No campo da centro-esquerda e esquerda, a maioria dos partidos perderam em representação política. A despeito do entusiasmo dos simpatizantes, a esquerda segue desorganizada e sendo a minoria tanto à frente das prefeituras quanto das câmaras municipais. É fato que algumas candidaturas ao Executivo, como a de Guilherme Boulos em São Paulo, tenha animado a militância e criado esperanças para o avanço de tais partidos a longo prazo, além do importante surgimento de novas lideranças. No entanto, não há tantas razões assim para comemoração dessa família de partidos. Apenas para o PSOL, o qual cresceu quase 60% em relação ao que era nos municípios, saindo de 56 cadeiras em 2016 e indo para 89 agora em 2020. Ainda assim não podemos desconsiderar o fato de continuar sendo um partido nanico em termos de capilaridade política. A diminuição mais expressiva na representação política foi do PV, o qual saiu de 1.522 vereadores eleitos em 2016 para 805 em 2020 e; do PCdoB, o qual possuía 1.002 vereadores em 2016 e, agora, contará com 694. Fora eles, PSB, PDT e PT também amargaram derrotas ao perderem força em vários municípios.

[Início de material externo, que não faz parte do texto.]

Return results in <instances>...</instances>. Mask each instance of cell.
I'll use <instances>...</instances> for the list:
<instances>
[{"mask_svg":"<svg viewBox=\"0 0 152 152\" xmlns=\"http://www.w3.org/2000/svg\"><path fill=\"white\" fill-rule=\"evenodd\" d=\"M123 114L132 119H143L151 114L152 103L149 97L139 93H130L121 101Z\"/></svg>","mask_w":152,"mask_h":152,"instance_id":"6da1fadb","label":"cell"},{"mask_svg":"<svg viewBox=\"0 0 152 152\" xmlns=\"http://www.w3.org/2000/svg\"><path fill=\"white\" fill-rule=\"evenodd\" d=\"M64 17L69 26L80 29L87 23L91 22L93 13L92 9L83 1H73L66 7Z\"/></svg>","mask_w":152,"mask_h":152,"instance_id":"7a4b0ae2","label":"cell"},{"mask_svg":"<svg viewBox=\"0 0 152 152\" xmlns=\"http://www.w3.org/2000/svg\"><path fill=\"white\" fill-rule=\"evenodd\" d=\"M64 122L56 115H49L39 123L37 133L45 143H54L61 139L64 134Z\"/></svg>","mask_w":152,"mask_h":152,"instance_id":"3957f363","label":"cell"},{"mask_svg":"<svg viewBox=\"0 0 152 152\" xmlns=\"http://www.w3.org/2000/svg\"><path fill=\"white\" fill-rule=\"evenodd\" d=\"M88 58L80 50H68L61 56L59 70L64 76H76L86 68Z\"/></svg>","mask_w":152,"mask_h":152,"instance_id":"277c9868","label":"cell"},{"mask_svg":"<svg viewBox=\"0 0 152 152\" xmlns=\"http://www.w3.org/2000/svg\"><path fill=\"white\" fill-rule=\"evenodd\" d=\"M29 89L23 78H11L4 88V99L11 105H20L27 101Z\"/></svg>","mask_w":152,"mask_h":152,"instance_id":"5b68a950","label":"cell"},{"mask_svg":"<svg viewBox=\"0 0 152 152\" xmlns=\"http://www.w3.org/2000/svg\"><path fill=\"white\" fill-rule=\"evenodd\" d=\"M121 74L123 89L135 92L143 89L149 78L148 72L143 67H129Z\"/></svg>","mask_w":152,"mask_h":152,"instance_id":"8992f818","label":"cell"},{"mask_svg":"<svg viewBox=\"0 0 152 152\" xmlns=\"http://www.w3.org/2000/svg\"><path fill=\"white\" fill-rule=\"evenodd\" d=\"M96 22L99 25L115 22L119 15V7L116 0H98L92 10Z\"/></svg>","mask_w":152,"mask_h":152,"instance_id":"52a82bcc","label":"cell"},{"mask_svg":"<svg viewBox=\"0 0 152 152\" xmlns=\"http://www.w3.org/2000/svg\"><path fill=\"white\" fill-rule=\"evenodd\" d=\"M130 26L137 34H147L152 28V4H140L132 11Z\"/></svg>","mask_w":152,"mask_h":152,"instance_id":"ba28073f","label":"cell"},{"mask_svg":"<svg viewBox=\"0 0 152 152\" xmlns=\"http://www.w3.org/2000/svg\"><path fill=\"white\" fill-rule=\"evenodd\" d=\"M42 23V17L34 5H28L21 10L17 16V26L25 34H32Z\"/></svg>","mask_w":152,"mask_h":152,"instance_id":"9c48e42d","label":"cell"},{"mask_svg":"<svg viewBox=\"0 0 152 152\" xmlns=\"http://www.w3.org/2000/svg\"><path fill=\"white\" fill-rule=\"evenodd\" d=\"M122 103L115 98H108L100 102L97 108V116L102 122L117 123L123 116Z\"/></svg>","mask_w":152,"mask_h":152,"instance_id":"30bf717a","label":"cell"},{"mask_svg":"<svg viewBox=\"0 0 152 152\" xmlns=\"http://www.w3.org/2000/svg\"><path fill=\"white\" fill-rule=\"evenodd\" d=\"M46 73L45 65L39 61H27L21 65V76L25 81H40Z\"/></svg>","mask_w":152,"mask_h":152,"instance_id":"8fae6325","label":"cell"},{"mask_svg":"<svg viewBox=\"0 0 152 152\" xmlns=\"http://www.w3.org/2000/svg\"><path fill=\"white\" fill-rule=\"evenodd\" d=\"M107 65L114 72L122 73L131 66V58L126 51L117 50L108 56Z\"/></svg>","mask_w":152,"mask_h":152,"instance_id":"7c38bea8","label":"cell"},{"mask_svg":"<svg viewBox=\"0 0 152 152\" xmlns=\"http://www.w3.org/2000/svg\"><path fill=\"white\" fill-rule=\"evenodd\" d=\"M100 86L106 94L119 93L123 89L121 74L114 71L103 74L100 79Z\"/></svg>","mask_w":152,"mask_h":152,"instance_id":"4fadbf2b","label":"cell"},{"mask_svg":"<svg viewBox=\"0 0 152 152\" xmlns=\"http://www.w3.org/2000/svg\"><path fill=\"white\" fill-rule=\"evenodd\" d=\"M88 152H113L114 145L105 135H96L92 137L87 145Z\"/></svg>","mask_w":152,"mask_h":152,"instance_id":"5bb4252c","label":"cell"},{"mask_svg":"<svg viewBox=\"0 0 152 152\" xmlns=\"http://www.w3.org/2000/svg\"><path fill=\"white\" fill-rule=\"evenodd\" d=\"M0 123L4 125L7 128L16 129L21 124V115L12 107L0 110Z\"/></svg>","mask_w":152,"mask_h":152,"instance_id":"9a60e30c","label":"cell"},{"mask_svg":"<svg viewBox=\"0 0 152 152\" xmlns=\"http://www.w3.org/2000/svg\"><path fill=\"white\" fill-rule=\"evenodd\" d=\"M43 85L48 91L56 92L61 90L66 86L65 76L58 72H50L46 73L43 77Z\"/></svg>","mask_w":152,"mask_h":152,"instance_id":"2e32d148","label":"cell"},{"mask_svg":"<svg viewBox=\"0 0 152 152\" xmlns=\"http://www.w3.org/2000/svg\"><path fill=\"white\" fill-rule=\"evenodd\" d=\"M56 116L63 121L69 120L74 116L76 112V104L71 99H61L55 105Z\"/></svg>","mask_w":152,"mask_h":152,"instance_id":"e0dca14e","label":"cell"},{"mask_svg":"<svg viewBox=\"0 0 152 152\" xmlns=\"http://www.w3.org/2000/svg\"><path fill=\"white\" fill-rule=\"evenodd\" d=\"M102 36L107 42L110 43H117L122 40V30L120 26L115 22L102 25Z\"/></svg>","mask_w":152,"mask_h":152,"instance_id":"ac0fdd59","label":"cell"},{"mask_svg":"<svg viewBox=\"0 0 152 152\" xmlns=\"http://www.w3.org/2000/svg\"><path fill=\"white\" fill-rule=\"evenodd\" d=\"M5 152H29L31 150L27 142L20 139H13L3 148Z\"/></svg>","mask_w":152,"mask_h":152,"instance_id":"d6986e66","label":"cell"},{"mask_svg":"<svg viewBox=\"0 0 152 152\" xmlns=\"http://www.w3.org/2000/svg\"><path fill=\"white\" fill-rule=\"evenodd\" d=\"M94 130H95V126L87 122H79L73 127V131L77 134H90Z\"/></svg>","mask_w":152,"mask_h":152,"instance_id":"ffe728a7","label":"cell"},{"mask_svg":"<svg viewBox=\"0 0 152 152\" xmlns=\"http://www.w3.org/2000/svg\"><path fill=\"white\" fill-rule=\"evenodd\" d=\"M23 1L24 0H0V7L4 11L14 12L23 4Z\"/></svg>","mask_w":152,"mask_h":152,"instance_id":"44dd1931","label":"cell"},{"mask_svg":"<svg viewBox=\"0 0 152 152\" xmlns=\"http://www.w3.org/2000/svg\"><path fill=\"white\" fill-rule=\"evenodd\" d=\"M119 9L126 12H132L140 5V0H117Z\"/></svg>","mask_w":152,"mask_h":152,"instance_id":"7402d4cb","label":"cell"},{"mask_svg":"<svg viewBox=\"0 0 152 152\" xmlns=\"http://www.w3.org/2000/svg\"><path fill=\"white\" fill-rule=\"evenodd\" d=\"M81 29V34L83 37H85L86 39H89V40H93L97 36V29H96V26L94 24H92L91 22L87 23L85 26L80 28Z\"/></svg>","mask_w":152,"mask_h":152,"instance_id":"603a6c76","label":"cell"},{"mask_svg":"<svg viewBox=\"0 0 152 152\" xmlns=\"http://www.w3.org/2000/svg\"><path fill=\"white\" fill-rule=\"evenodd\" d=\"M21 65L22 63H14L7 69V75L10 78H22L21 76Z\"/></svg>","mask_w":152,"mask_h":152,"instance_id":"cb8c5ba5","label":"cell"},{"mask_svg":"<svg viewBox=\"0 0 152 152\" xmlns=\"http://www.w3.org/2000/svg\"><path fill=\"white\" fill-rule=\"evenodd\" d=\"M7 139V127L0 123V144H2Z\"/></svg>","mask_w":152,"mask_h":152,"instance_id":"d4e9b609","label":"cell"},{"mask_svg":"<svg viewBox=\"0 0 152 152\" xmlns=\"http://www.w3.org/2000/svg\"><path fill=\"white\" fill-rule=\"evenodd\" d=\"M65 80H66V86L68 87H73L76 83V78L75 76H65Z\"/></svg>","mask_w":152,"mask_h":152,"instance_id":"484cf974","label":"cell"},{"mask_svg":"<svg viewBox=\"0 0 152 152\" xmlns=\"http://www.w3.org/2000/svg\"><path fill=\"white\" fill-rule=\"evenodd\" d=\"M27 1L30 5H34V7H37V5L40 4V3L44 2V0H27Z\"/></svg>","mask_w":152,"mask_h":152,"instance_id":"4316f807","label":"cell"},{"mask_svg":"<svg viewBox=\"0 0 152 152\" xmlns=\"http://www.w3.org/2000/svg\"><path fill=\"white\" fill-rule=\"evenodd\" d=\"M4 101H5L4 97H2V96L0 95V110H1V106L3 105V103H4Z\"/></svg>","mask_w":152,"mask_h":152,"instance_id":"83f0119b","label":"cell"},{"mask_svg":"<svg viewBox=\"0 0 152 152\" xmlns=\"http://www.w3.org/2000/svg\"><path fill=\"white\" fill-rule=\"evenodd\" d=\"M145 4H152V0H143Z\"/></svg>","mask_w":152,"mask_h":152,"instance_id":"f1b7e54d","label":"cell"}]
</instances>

Portanto, se por um lado há um sopro de esperança para os que desejam ver mudanças nas urnas, como a eleição de transexuais e mais negros que em 2016, o que é muito importante em termos de voz e pluralidade de demandas, ideias e valores projetados na esfera pública, por outro lado o perfil dos vereadores praticamente se manteve inalterado. Continuamos a eleger mais homens, brancos, casados e com média de idade na casa dos 44 anos e filiados a partidos de centro-direita e direita. No caso da representação das mulheres, embora essa tenha sido a primeira eleição municipal na qual os partidos tiveram que direcionar 30% dos recursos de financiamento de campanhas para elas, ainda assim avançamos muito pouco na representação feminina. Das cerca de 13% das mulheres eleitas em 2016, chegamos à 16% agora em 2020. As eleições municipais de 2020 para as câmaras municipais mostraram um Brasil que avançou em algumas pautas identitárias e de minorias, mas dentro da velha lógica de mudar tentando não tirar nada do lugar. A conferir como tais representantes se comportarão nos próximos quatro anos. Esse é o nosso dever como cidadãos.